» **The request**:
Every line below should be copied exactly; drop the pictures.

## Start Data to use

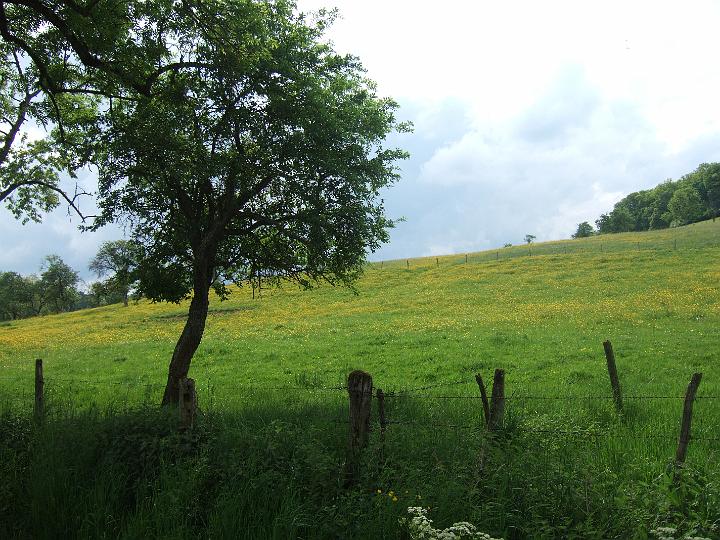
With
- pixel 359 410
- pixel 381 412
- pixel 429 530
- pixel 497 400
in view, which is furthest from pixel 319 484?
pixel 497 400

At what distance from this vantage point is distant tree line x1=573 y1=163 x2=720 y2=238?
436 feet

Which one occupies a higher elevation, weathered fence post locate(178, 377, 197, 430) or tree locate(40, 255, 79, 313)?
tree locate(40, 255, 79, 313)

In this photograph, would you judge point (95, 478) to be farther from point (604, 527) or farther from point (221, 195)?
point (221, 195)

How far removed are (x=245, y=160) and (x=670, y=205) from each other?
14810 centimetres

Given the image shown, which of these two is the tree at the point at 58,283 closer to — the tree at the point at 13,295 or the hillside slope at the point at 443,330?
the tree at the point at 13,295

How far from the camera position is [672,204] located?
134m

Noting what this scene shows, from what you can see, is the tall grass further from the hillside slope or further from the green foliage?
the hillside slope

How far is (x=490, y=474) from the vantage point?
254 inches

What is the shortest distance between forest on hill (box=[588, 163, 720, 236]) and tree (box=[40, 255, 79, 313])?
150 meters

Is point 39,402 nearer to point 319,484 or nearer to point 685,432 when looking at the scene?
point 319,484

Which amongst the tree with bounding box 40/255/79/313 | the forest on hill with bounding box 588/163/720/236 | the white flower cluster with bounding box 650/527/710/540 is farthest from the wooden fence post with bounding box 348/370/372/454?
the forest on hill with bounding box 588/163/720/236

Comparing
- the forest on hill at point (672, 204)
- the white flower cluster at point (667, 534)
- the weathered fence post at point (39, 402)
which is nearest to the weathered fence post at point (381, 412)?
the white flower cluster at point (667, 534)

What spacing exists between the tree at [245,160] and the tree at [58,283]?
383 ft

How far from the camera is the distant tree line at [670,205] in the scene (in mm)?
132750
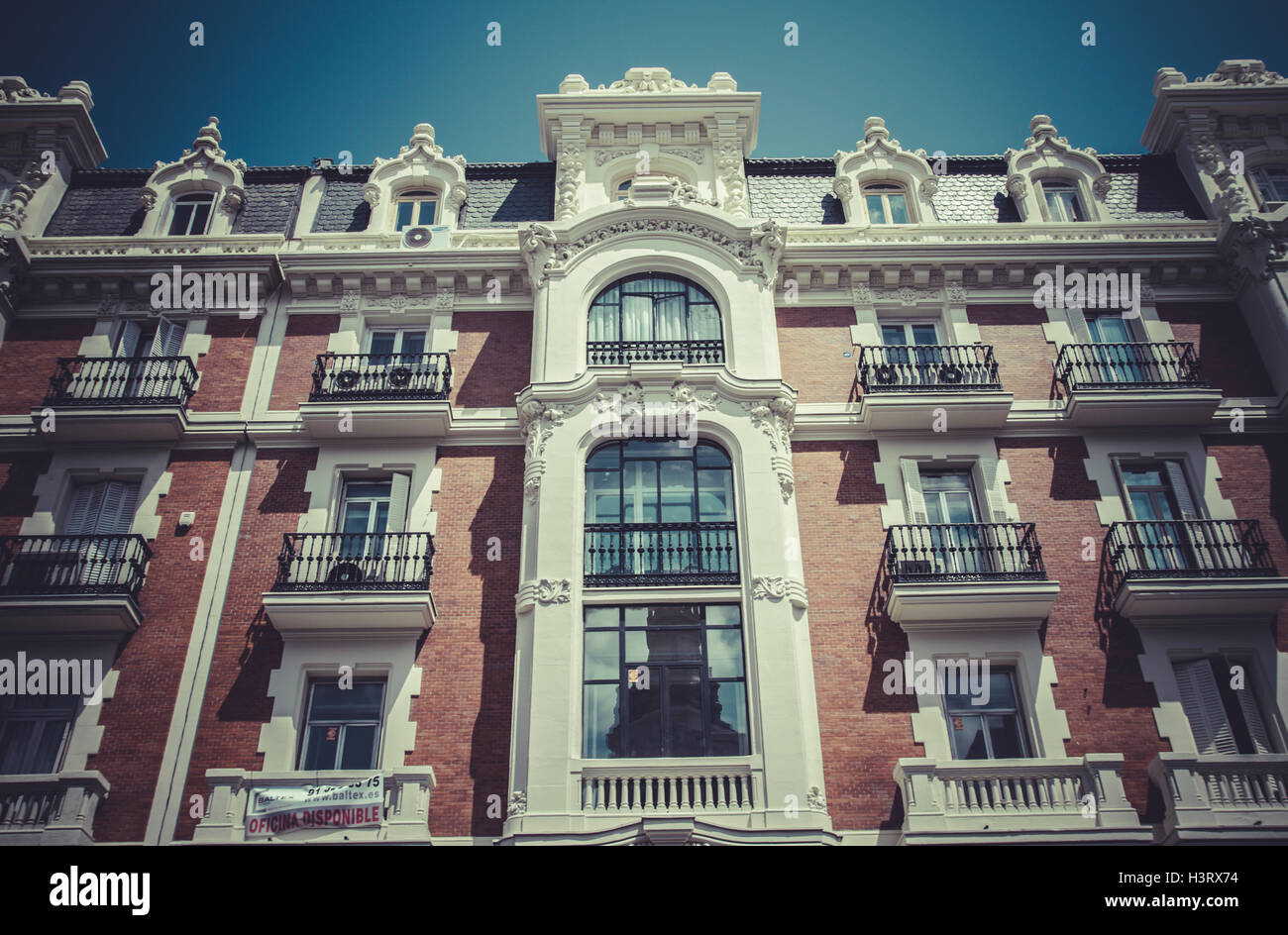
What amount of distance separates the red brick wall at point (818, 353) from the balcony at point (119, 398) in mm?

## End Data to use

» **Answer to the problem**:
With
- pixel 359 410
- pixel 381 412
- pixel 429 530
- pixel 497 400
in view, which is furthest from pixel 319 484?
pixel 497 400

At what distance from this vantage point is distant tree line x1=573 y1=163 x2=720 y2=238?
436 feet

Which one occupies a higher elevation, weathered fence post locate(178, 377, 197, 430) or tree locate(40, 255, 79, 313)?
tree locate(40, 255, 79, 313)

In this photograph, would you judge point (95, 478) to be farther from point (604, 527) or farther from point (221, 195)?
point (221, 195)

How far removed are (x=245, y=160) and (x=670, y=205) from each other?
14810 centimetres

Given the image shown, which of these two is the tree at the point at 58,283 closer to — the tree at the point at 13,295 or the hillside slope at the point at 443,330?
the tree at the point at 13,295

How far from the camera position is [672,204] located?
134m

Noting what this scene shows, from what you can see, is the tall grass further from the hillside slope or further from the green foliage?
the hillside slope

How far is (x=490, y=474) from the vantage point?
254 inches

What is the shortest distance between forest on hill (box=[588, 163, 720, 236]) and tree (box=[40, 255, 79, 313])?
150 meters

Is point 39,402 nearer to point 319,484 or nearer to point 685,432 when looking at the scene?
point 319,484

Which amongst the tree with bounding box 40/255/79/313 | the forest on hill with bounding box 588/163/720/236 | the white flower cluster with bounding box 650/527/710/540 is farthest from the wooden fence post with bounding box 348/370/372/454?
the forest on hill with bounding box 588/163/720/236

Comparing
- the forest on hill at point (672, 204)
- the white flower cluster at point (667, 534)
- the weathered fence post at point (39, 402)
which is nearest to the weathered fence post at point (381, 412)?
the white flower cluster at point (667, 534)

What spacing exists between the tree at [245,160] and the tree at [58,283]?
383 ft

How far from the camera is the distant tree line at [670,205] in the scene (in mm)?
132750
What amount of distance separates the red brick wall at point (818, 353) from the balcony at point (119, 398) in mm?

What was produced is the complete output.